Exploring the treasures found in the Nickle

By Indrani Kar

Unbeknownst to perhaps most U of C denizens, one of our home-grown art galleries just happens to be the host of many world-class art exhibits throughout the year. The Nickle Arts Museum typically has at least two main shows on display at any given time on the main floor and has a second level that houses longer-term shows or special collections. Currently there are three exhibits on the main floor at the Nickle—the MFA Graduating Exhibition, Everett Soop: Journalist, Cartoonist, Activist, and a recent addition to the Nickle’s permanent collection, Attila Richard Lukacs’ Eternal Teahouse.

The last day of the MFA grad exhibit will be Fri., Sep. 14, after which a new installation goes up. This exhibit is one worth seeing and the depth of the work displayed by these recent graduates can only be experienced, not described. Artists Martine Audet, Courtney Chetwynd, Patricia Dawkins, Jane McQuitty and Jennifer Stead present their intriguing theses in media as diverse as bark, wood, fibre, acrylic, video installations, charcoal, mattresses, shells, sand, dried hibiscus flowers and oak leaves.

The Everett Soop exhibit is a particularly revealing and profound look at some of the darker aspects of Canadiana, such

as the effects of residential schools for our Aboriginal peoples, and delves into the life and work of journalist, cartoonist, and activist Everett Soop—a Blackfoot Albertan who advocated for Native rights and the rights of individuals with disabilities from the ’60s to the ’90s. This multimedia installation showcases a videotaped interview with the artist himself, many of his published, politically poignant and satirical cartoons, as well as excerpts of his written work and commentaries on his political representation. Soop started his career by working for the Kainai News on the Blood reserve in Alberta in the late ’60s. Going through the exhibit, one quickly discovers that the office of the Kainai News which was to become Soop’s workplace for much of his career started out as the building where Soop attended St. Paul’s Anglican Residential School earlier in his life. Describing his experiences there as dehumanizing and brutal, Soop dedicated his life to winning back respect for his people through his articulate, intelligent and sardonically humorous writings and drawings. This exhibit would be of interest to all Albertans, especially those with any political interests or background. The last day of this exhibit is Sat., Sep. 29.

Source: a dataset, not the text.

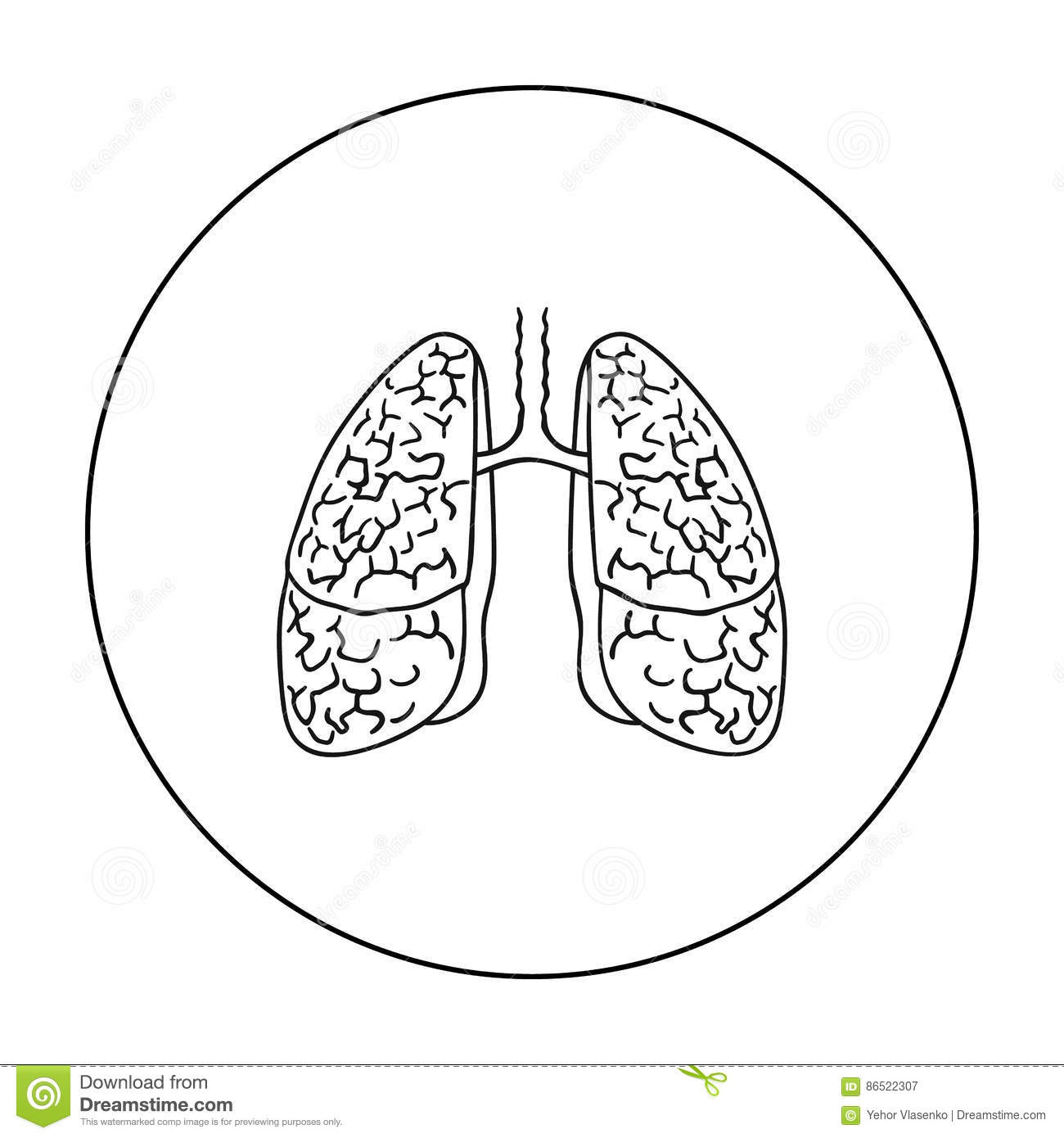 Human Lungs Isolated Icon Vector Illustration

Last but not least, next to the Everett Soop exhibit lives Attila Richard Lukacs’ Eternal Teahouse, as well as a lone painting of his entitled One Good Reason, which dramatically depicts captivity, torture, sublimation, and redemption in one tableau. The sculpture Eternal Teahouse was originally installed in Documenta IX in 1992, the premiere venue for modern and contemporary art that occurs every five years in Klassen, Germany. This enigmatic installation is essentially a pissoire—French for urinal or men’s bathroom—filled with tall paintings of Hellenic nude figures, some in red or black army boots, no less, depicting the stages of human life.